In one of the plans we looked at we saw that a person had a sore area on their body. We saw a care plan in place to tell staff how to support the person. We saw that a photograph had been taken to show the affected limb. We saw that verbal consent had been obtained from the person and their representative for the photographs to be taken.

In another of the care plans we saw that an assessment had been made in relation to the safety of the person. The use of bedrails had been identified to reduce the risk of the person falling out of bed. It was recorded that the person would be unable to fully comprehend why the bedrails were needed so consent for their use had been gained from the representative. This meant that the service was acting in the best interests of the person.

People are able to make the decision that they do not wish to be resuscitated in the event of severe illness and to plan for their end of life care.
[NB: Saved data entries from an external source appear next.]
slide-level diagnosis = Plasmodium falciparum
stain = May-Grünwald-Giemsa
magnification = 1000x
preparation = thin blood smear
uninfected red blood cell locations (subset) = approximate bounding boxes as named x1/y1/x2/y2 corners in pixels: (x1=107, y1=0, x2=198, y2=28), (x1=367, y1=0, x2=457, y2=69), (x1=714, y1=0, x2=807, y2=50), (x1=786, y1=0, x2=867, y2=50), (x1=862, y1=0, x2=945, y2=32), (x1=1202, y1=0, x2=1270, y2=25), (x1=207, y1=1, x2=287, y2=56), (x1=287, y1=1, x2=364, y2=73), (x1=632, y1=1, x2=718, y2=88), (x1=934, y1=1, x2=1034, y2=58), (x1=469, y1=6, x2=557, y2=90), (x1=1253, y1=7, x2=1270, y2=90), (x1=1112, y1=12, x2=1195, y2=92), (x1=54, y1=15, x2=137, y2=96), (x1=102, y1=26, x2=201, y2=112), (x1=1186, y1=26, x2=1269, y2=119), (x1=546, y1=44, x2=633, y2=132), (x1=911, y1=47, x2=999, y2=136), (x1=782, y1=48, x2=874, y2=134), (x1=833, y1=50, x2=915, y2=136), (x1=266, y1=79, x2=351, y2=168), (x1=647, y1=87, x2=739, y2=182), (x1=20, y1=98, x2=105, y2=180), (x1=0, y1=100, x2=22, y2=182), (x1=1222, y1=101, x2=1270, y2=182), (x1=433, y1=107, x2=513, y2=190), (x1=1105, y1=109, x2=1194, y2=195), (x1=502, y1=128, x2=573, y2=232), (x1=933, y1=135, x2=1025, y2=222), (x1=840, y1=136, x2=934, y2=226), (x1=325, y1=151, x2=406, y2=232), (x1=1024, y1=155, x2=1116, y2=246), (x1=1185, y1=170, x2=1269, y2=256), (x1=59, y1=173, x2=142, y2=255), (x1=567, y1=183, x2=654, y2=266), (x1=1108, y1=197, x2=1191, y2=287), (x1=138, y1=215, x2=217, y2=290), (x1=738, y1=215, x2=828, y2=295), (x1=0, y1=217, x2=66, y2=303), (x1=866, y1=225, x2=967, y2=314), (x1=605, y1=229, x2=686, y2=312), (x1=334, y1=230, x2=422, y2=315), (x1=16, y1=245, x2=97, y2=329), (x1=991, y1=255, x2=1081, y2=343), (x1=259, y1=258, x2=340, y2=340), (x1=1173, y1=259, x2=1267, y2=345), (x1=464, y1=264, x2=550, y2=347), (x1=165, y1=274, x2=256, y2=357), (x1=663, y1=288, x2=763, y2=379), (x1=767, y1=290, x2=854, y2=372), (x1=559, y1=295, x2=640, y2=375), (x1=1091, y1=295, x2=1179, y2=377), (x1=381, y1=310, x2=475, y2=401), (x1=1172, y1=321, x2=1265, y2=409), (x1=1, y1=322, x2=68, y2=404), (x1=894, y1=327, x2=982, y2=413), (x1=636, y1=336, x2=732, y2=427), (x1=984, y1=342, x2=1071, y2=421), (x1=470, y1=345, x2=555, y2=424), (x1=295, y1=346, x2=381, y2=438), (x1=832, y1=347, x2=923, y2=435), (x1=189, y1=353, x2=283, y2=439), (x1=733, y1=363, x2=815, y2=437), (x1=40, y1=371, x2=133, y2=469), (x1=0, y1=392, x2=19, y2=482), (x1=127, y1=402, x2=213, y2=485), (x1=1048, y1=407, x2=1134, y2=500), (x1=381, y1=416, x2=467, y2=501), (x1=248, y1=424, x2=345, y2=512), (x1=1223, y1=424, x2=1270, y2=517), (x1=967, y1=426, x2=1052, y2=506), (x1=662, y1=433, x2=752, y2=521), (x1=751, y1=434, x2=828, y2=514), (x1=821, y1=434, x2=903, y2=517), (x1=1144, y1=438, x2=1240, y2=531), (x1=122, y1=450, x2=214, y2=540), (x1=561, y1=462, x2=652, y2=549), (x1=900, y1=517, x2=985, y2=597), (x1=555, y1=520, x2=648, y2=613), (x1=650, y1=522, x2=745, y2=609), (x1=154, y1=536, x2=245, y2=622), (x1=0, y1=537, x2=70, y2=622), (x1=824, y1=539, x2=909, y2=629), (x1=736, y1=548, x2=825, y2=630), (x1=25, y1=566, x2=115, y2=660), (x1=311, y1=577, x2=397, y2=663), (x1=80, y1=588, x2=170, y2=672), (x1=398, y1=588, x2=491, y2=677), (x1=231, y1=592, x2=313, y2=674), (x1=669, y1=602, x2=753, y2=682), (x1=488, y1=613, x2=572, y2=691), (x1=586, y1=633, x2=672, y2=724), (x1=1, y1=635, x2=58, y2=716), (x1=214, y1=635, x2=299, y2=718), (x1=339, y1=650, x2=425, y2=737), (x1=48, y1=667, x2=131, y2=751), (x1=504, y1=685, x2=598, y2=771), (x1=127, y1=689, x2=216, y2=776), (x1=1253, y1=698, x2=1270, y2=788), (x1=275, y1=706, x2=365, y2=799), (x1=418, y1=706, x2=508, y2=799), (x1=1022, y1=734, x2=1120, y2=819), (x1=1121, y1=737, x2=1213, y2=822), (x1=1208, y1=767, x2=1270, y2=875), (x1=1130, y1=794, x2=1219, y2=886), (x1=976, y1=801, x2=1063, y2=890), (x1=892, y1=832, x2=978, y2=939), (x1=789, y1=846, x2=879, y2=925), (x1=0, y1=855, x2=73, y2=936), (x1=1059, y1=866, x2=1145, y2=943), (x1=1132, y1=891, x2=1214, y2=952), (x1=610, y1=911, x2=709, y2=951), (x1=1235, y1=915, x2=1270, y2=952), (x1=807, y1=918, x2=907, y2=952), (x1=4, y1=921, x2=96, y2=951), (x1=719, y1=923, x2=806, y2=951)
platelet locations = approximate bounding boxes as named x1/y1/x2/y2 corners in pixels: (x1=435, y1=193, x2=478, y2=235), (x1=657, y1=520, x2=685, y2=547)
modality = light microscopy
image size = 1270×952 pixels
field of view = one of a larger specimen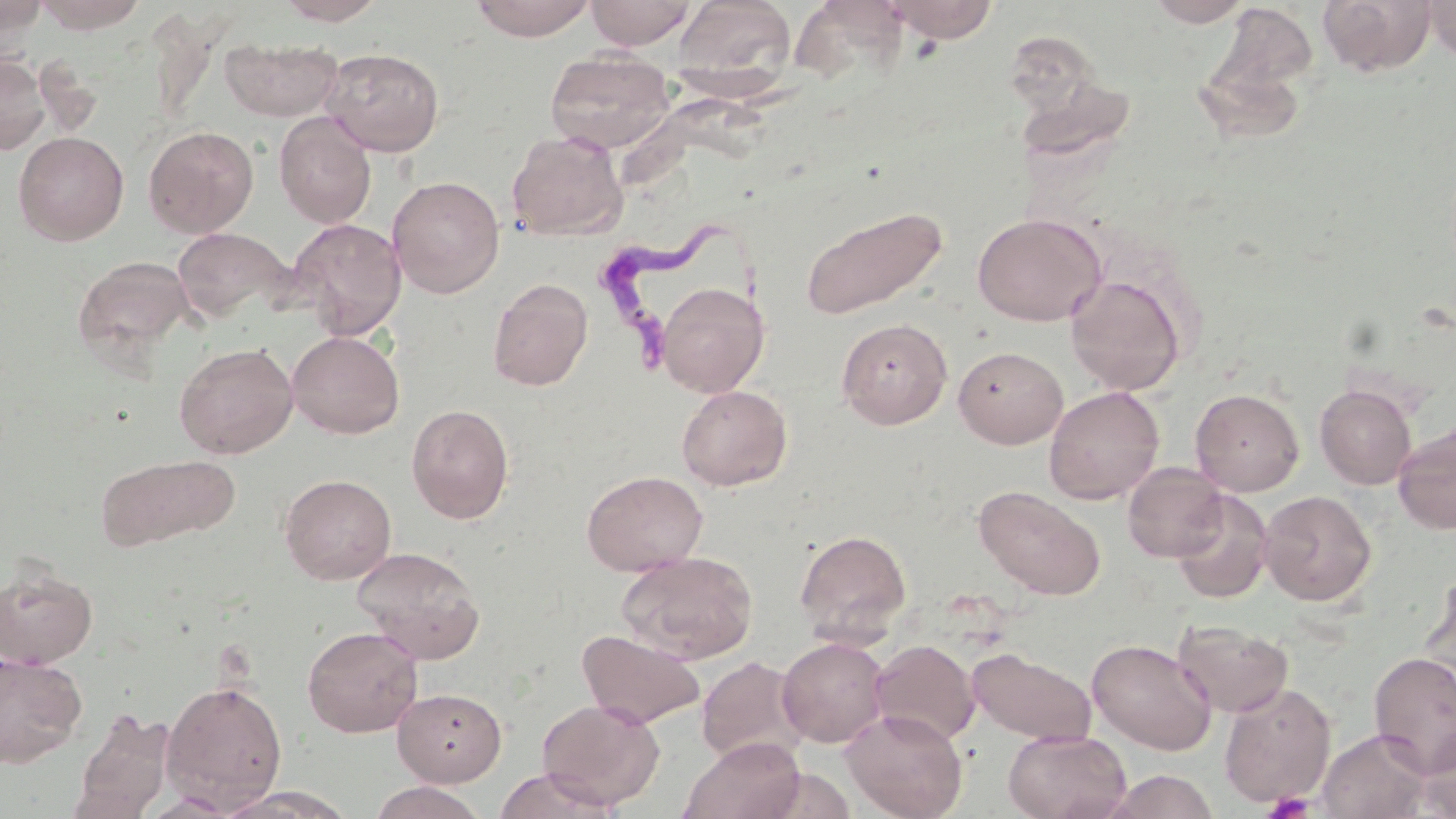

Summary:
  - Coordinate format: approximate bounding boxes as [x1, y1, x2, y2] in pixels
  - Uninfected red blood cell locations: [34, 0, 149, 33], [275, 0, 388, 25], [470, 0, 595, 41], [585, 0, 696, 49], [672, 0, 797, 91], [884, 0, 1000, 43], [1146, 0, 1254, 27], [1317, 0, 1437, 76], [1424, 0, 1456, 61], [0, 1, 49, 42], [1214, 3, 1320, 95], [220, 37, 344, 122], [321, 47, 445, 157], [545, 50, 675, 154], [0, 54, 50, 155], [274, 112, 377, 228], [143, 125, 259, 238], [507, 129, 628, 241], [13, 131, 129, 246], [388, 176, 505, 299], [799, 204, 949, 321], [972, 213, 1106, 326], [287, 218, 407, 340], [170, 226, 294, 327], [72, 254, 195, 364], [1065, 274, 1186, 396], [488, 278, 593, 391], [656, 281, 770, 397], [836, 318, 952, 429], [287, 331, 405, 438], [174, 342, 298, 459], [954, 345, 1068, 448], [1315, 383, 1417, 489], [676, 385, 792, 491], [1044, 386, 1164, 505], [1190, 388, 1305, 496], [406, 404, 514, 523], [1392, 421, 1456, 536], [97, 453, 239, 551], [1122, 462, 1229, 563], [581, 470, 708, 575], [280, 474, 397, 584], [974, 485, 1106, 600], [1171, 490, 1274, 604], [1259, 490, 1377, 606], [794, 529, 912, 644], [351, 546, 486, 663], [616, 551, 758, 665], [0, 561, 99, 669], [1173, 620, 1294, 717], [301, 625, 423, 737], [577, 630, 705, 729], [777, 637, 890, 747], [1086, 638, 1217, 755], [870, 639, 980, 746], [967, 647, 1097, 746], [1368, 651, 1456, 778], [0, 652, 87, 767], [696, 655, 809, 767], [161, 678, 288, 811], [1219, 682, 1336, 808], [393, 687, 508, 785], [536, 699, 665, 810], [70, 708, 175, 819], [841, 708, 968, 819], [1413, 725, 1456, 818], [1317, 728, 1434, 818], [1003, 729, 1131, 819], [682, 736, 806, 819], [493, 767, 616, 819], [1103, 770, 1220, 819], [368, 781, 489, 819], [212, 786, 356, 819], [140, 792, 242, 817]
  - Platelet locations: [1262, 790, 1315, 818]
  - Trypanosoma brucei locations: [599, 212, 747, 380]
  - Slide-level diagnosis: Trypanosoma brucei
  - Modality: light microscopy
  - Field of view: one of a larger specimen
  - Stain: May-Grünwald-Giemsa
  - Image size: 1456×819 pixels
  - Magnification: 1000x
  - Preparation: thin blood film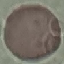
Result: negative for malaria parasites. Photographed with a smartphone camera at the microscope eyepiece. Giemsa-stained preparation. Cell patch, automatically extracted from a larger field of view and resized to 64 × 64 pixels. Thin blood film.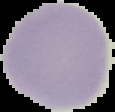

{
  "image_size": "115×112 pixels",
  "preparation": "thin blood smear",
  "image_type": "segmented cell region with the area outside set to black",
  "malaria_status": "uninfected"
}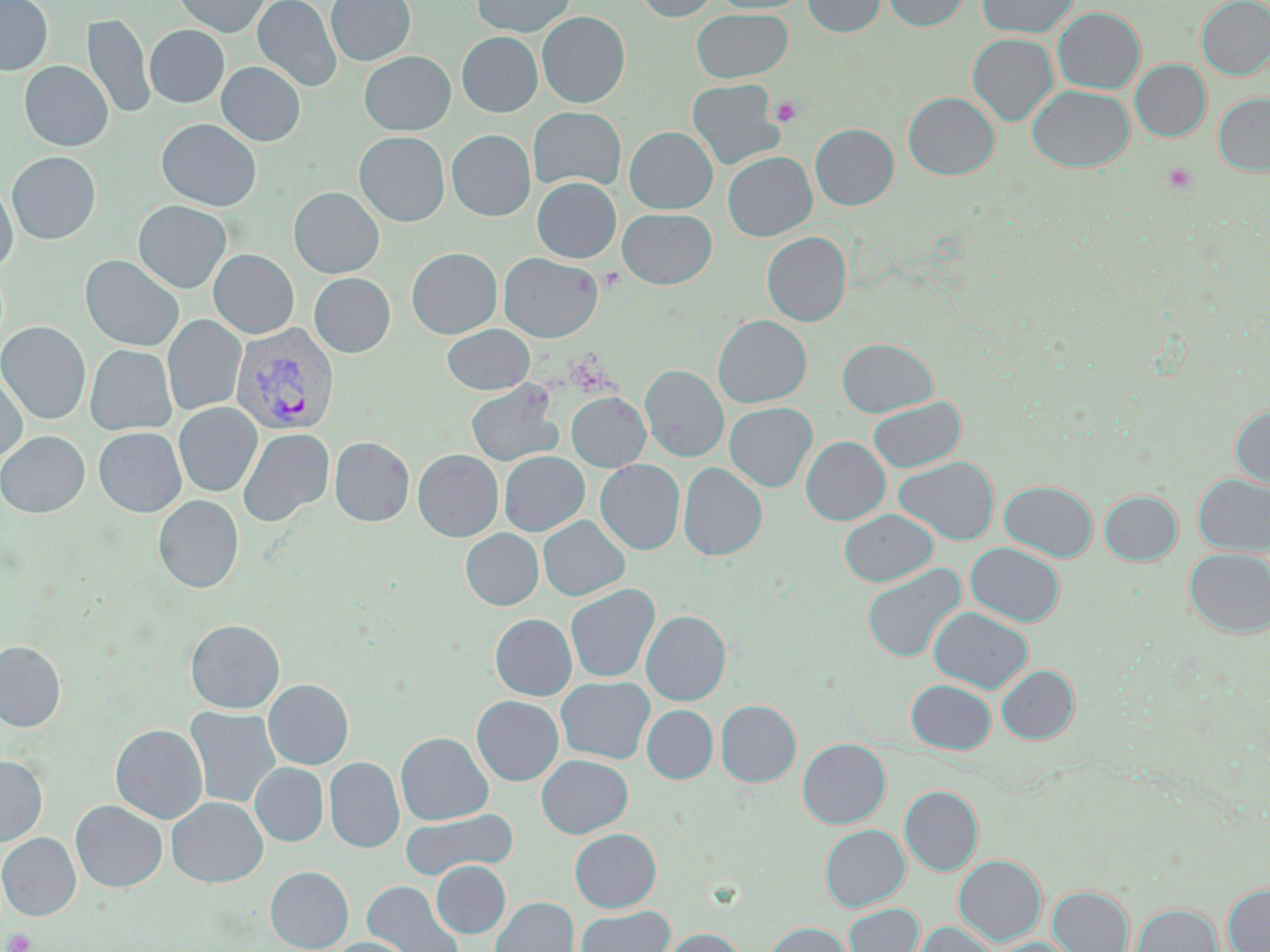
Approximate bounding boxes as (x1, y1, x2, y2) in pixels. Platelet locations: (769, 96, 802, 126), (1162, 163, 1198, 194), (4, 929, 37, 952). Uninfected red blood cell locations: (0, 0, 52, 75), (172, 0, 271, 36), (253, 0, 342, 91), (326, 0, 415, 66), (472, 0, 574, 36), (634, 0, 718, 21), (709, 0, 809, 14), (803, 0, 885, 36), (884, 0, 971, 30), (977, 0, 1078, 37), (1196, 0, 1270, 79), (1053, 7, 1145, 93), (692, 8, 792, 83), (537, 11, 629, 107), (83, 14, 154, 120), (145, 25, 229, 107), (457, 32, 542, 117), (967, 33, 1058, 126), (359, 52, 455, 135), (1130, 59, 1211, 141), (19, 61, 113, 151), (217, 62, 305, 146), (687, 79, 784, 169), (1027, 86, 1134, 171), (903, 92, 999, 179), (1213, 93, 1270, 175), (528, 107, 626, 191), (156, 119, 261, 211), (810, 124, 898, 210), (624, 126, 717, 213), (446, 130, 535, 220), (354, 132, 450, 226), (6, 151, 100, 244), (723, 151, 816, 241), (532, 177, 620, 263), (0, 183, 17, 271), (289, 187, 384, 278), (133, 200, 231, 293), (617, 208, 716, 288), (762, 232, 851, 326), (407, 248, 502, 338), (209, 249, 299, 338), (499, 253, 602, 342), (80, 255, 184, 351), (309, 273, 395, 357), (163, 315, 245, 416), (712, 315, 811, 407), (0, 321, 90, 424), (442, 324, 534, 395), (837, 338, 937, 417), (85, 344, 176, 436), (640, 365, 728, 462), (0, 371, 27, 463), (466, 381, 562, 467), (567, 392, 650, 471), (868, 396, 966, 473), (174, 402, 262, 496), (725, 402, 817, 491), (1230, 406, 1270, 489), (93, 427, 186, 517), (238, 428, 334, 527), (0, 431, 89, 517), (329, 436, 414, 526), (801, 436, 890, 524), (413, 450, 502, 541), (499, 451, 588, 536), (894, 456, 999, 545), (595, 459, 684, 555), (678, 462, 767, 560), (1194, 474, 1270, 556), (999, 480, 1097, 561), (1099, 491, 1181, 565), (153, 494, 243, 592), (839, 509, 938, 586), (538, 516, 629, 601), (461, 528, 542, 610), (966, 543, 1064, 626), (1184, 548, 1270, 637), (861, 563, 967, 663), (565, 584, 660, 683), (929, 607, 1033, 693), (642, 610, 731, 705), (490, 614, 576, 700), (185, 619, 285, 713), (0, 640, 65, 732), (996, 664, 1079, 744), (556, 676, 655, 763), (264, 679, 353, 769), (906, 679, 996, 753), (472, 696, 563, 785), (715, 700, 801, 786), (642, 705, 718, 783), (185, 706, 280, 809), (110, 724, 207, 824), (395, 732, 493, 825), (797, 738, 891, 828), (536, 754, 633, 838), (0, 755, 47, 846), (324, 757, 404, 853), (250, 762, 328, 846), (900, 786, 983, 875), (167, 797, 267, 887), (71, 801, 166, 891), (400, 808, 518, 880), (820, 824, 909, 911), (569, 828, 661, 912), (0, 833, 81, 920), (953, 855, 1047, 945), (432, 861, 510, 938), (265, 866, 353, 952), (362, 881, 464, 952), (1223, 884, 1270, 952), (1048, 886, 1134, 952), (491, 897, 579, 952), (844, 903, 924, 952), (1131, 903, 1222, 952), (576, 906, 675, 952), (913, 921, 997, 952), (765, 922, 852, 952), (660, 927, 746, 952), (327, 937, 414, 952), (991, 937, 1078, 952). Plasmodium vivax-infected red blood cell locations: (230, 321, 339, 435). Slide-level diagnosis: Plasmodium vivax. Optical microscopy. May-Grünwald-Giemsa stain. Captured at 1000x magnification. Thin blood film. Image is 1270×952 pixels. One field of a larger specimen.Assess this cell for malaria.
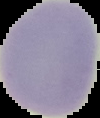
It is uninfected.

Summary:
  - Image size: 100×118 pixels
  - Image type: segmented cell region with the area outside set to black
  - Preparation: thin blood smear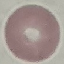

Summary:
  - Malaria status: uninfected
  - Preparation: thin smear
  - Capture: smartphone camera at the microscope eyepiece
  - Stain: Giemsa
  - Image type: automatically extracted cell patch, resized to 64 × 64 pixels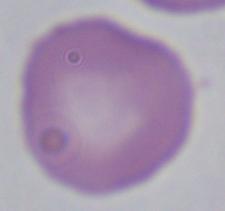

{
  "identification": "Babesia",
  "magnification": "1000x",
  "modality": "photomicrograph"
}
Sometimes people are unable to make such decisions for themselves because of incapacity or frailty. Where this is the case a best interest decision can be made on behalf of the person. These decisions must be recorded and authorised by a medical professional. There are clear guidelines to abide by to ensure the document is correctly and fully completed. We looked at a care record where a do not attempt to resuscitate agreement (DNAR) was in place. The person had the capacity to make this important decision and discussion had taken place with the person’s relatives and GP. This meant that care was provided in accordance with the person’s wishes.